Houston-based Callon Petroleum said last week it is acquiring Percussion Petroleum Operating’s 18,000 net acres in Loving, Ward and Winkler counties in west Texas and divesting its assets in Eagle Ford Shale in south Texas to focus on Permian Basin. The Percussion deal is a cash-and-stock transaction valued at $475 million ($265 million cash). Callon agreed to sell its Eagle Ford assets to Ridgemar Energy Operating for $655 million. Closings are expected in July.
Callon said it will focus on 145,000 net acres in Permian Basin with an inventory of 1,500 high-quality locations. The new acreage is largely contiguous with Callon’s existing core positions in Delaware Basin. Estimated production from Percussion’s assets was 14,100 boed in April (70 percent oil).
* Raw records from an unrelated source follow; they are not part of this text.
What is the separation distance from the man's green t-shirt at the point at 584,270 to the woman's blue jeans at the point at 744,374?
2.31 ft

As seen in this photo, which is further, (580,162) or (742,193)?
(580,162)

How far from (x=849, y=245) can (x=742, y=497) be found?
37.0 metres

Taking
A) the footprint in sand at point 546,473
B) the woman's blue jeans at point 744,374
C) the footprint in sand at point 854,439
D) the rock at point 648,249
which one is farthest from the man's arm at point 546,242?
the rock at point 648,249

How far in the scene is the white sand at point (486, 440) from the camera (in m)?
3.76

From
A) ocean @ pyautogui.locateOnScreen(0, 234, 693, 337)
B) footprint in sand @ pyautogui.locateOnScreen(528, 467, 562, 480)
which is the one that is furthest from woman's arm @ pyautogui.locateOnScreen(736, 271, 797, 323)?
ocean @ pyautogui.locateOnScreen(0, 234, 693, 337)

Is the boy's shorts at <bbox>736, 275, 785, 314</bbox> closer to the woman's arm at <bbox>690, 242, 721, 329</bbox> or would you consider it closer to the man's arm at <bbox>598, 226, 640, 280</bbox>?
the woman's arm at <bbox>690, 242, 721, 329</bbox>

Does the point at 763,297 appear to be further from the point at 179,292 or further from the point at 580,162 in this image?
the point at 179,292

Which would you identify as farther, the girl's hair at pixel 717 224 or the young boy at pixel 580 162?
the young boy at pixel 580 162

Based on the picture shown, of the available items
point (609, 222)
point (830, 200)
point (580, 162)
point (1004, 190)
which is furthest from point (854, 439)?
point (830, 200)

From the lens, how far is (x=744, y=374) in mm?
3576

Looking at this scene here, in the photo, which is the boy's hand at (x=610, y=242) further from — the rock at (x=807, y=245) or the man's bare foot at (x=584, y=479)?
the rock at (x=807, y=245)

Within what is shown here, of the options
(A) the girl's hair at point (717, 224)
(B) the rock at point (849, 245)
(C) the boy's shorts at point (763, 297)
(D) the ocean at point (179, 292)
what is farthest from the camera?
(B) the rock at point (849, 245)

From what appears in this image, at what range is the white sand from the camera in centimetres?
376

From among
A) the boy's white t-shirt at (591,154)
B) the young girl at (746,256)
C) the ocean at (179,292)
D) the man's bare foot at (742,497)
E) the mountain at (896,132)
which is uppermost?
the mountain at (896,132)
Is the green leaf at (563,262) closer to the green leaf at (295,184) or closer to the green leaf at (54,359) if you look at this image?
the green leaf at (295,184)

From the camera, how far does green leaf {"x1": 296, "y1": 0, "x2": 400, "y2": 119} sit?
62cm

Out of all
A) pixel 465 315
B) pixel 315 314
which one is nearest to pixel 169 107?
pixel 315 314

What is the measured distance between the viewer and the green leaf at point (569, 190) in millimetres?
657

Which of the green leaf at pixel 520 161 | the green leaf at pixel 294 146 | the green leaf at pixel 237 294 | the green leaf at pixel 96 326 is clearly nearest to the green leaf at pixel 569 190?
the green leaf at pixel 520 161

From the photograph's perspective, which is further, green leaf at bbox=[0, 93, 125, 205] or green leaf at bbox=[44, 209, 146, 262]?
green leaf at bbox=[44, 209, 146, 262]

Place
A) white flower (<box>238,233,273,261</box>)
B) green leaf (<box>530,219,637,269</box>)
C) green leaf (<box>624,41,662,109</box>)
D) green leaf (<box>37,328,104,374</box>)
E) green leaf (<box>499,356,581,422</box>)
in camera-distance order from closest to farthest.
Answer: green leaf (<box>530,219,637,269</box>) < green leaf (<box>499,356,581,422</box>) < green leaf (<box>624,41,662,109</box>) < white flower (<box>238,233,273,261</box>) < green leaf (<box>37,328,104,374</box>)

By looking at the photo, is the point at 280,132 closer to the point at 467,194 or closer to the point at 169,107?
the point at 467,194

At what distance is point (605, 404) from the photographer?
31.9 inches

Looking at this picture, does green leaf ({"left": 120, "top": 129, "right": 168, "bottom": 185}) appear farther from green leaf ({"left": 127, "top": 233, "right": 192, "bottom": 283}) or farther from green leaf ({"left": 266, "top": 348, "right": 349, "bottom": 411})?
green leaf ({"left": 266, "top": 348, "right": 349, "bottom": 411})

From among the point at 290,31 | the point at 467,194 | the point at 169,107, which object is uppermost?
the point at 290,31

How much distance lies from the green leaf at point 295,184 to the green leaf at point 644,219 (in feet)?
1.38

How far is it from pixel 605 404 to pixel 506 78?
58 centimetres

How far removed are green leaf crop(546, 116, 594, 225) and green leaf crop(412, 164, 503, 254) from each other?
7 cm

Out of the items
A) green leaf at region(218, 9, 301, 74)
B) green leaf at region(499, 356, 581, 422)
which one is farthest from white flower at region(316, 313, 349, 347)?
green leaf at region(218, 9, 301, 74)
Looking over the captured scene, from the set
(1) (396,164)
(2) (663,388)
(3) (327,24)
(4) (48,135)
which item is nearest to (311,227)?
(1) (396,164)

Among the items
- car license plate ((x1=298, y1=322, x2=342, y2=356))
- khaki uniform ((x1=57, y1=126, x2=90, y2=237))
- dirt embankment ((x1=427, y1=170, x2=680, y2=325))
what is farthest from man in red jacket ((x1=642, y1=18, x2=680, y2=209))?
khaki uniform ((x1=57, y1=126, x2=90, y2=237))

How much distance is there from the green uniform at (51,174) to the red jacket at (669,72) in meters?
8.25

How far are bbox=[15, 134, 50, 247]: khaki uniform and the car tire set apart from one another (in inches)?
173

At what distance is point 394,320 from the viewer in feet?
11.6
“Callon is uniquely positioned to capture value from this high-quality oil asset that is complementary to our core Delaware position,” Joe Gatto, president and CEO, said May 3. “The combined transactions strengthen our capital structure, improve our margins and lengthen our top-tier Permian inventory… Our strategic Eagle Ford exit funds our Delaware expansion and focuses our people, capital and operations on our premium Permian position.” Callon’s Eagle Ford assets are comprised of 2,000 net acres with April production of 16,300 boed (70 percent oil).
Lawrence Rayburn says
Wish Callon would focus new drilling and production of both oil and gas wells on the east side of Tx Hwy 17
between CR331 and CR319 west parallel to RR3334 to FM2903 to take advantage of high volume, high
pressure stacked shale plays from 7000 to 22000 feet depths. Someone besides Apache needs to put
in gas compression plants and crude oil pumping plants along that corridor, too.